> GIVEN INSTRUCTION 1:
Answer these from the FC Zlín club profile:
(a) What is the club's nickname?
(b) How many people does its ground hold?
(c) Which league does the club play in during the 2024–25 season?
> GIVEN INSTRUCTION 2: Rewrite the FC Zlín club profile starting with "Czech football club, based" and going on through "to the Czech First League.", putting "highest division" in place of "top league".
> GIVEN INSTRUCTION 3: Extend the FC Zlín club profile by writing what comes after its final sentence.

> DOCUMENT PASSAGE:
>>>

FC Zlín
- Full name: Football Club Zlín a.s.
- Nickname: Ševci (The Cobblers)
- Founded: 1919; 107 years ago
- Ground: Letná Stadion, Zlín
- Capacity: 5,898
- Owner: Zdeněk Červenka
- Manager: Pavel Hoftych
- League: Czech First League
- 2025–26: 12th of 16
- Website: www.fczlin.com
| Home colours | Away colours |

= FC Zlín =

Czech football club, based in Zlín

FC Zlín is a professional football club from Zlín, Czech Republic. The club has spent a number of seasons in the top league of the country, both the Czechoslovak First League and later the Czech First League. The club plays in the Czech National Football League in the 2024–25 season, and three rounds before the end of the league, the team secured first place and promotion back to the Czech First League.

<<<

> GIVEN INFORMATION:
>>>

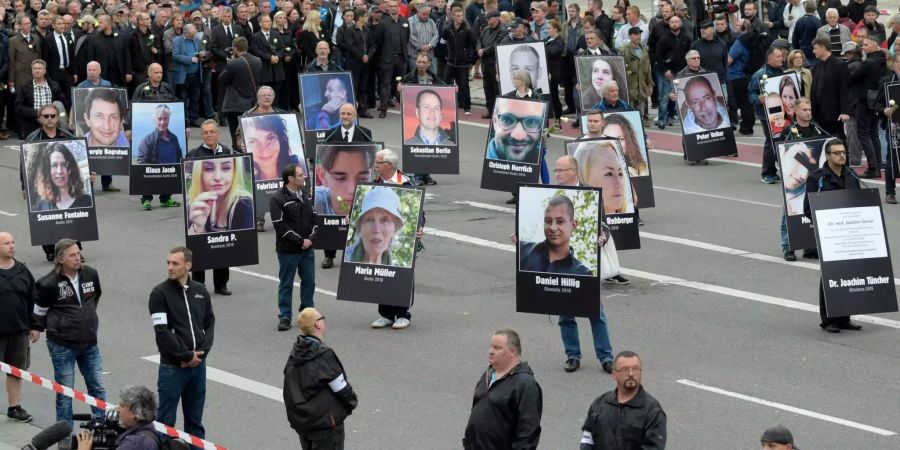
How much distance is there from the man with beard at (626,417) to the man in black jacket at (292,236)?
6572mm

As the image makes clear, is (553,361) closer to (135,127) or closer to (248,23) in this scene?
(135,127)

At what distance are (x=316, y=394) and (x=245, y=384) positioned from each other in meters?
3.64

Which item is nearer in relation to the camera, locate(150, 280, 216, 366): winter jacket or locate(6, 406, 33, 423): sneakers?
locate(150, 280, 216, 366): winter jacket

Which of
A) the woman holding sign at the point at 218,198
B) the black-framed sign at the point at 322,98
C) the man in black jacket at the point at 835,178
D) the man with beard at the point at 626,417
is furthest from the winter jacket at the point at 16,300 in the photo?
the black-framed sign at the point at 322,98

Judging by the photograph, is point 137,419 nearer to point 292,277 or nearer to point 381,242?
point 292,277

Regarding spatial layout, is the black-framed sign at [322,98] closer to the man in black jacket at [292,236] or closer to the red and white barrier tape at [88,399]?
the man in black jacket at [292,236]

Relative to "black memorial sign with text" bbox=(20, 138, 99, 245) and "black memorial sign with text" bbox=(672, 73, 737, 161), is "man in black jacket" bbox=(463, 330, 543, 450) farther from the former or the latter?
"black memorial sign with text" bbox=(672, 73, 737, 161)

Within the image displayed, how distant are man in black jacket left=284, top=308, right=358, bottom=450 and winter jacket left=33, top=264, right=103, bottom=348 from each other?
2.71 metres

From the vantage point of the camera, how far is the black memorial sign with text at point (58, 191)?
19547mm

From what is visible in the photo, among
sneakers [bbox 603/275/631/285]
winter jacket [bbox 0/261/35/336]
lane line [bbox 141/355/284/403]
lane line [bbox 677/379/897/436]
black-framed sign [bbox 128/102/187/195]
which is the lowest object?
lane line [bbox 677/379/897/436]

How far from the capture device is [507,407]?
34.4 feet

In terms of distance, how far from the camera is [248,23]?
30672 mm

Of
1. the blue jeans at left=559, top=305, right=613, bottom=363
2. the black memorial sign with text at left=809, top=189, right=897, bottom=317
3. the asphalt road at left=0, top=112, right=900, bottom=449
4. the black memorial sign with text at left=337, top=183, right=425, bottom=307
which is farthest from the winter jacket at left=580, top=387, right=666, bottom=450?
the black memorial sign with text at left=337, top=183, right=425, bottom=307

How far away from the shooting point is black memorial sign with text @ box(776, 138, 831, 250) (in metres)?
18.4
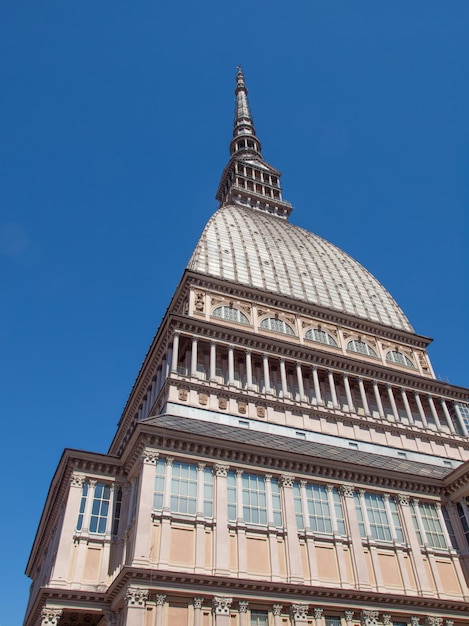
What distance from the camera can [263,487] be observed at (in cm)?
3472

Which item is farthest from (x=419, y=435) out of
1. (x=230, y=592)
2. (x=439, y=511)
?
(x=230, y=592)

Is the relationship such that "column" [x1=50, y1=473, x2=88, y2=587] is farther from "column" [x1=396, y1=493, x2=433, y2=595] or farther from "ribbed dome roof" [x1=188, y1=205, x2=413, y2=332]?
"ribbed dome roof" [x1=188, y1=205, x2=413, y2=332]

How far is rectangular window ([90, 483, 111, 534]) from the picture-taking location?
3347 cm

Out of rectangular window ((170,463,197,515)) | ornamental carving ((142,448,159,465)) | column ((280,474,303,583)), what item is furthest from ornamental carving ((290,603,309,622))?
ornamental carving ((142,448,159,465))

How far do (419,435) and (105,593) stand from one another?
1213 inches

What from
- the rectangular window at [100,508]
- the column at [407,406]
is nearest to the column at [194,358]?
the rectangular window at [100,508]

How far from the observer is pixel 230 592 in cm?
2944

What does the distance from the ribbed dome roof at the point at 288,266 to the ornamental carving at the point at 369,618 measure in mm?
32821

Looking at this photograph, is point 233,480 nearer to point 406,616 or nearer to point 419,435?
point 406,616

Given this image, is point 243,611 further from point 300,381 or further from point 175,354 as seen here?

<<<

> TASK RESULT 1:
(a) Ševci (The Cobblers)
(b) 5,898
(c) The Czech National Football League

> TASK RESULT 2:
Czech football club, based in Zlín

FC Zlín is a professional football club from Zlín, Czech Republic. The club has spent a number of seasons in the highest division of the country, both the Czechoslovak First League and later the Czech First League. The club plays in the Czech National Football League in the 2024–25 season, and three rounds before the end of the league, the team secured first place and promotion back to the Czech First League.

> TASK RESULT 3:
==History==
The club was founded in 1919 and played at the top level of football between 1938 and 1947, before being disqualified from the league due to manipulation of results. The club then played in the top flight sporadically, just four more seasons before the establishment of a separate Czech league in 1993. The club went on to spend a three-year spell in the Czech First League before returning to the second division in 1996. After regaining promotion to the First Division in 2002, the team recorded a number of steady performances in the league, recording a 7th-place finish twice, in 2003 and 2004, and later finishing 8th in the 2007–08 season.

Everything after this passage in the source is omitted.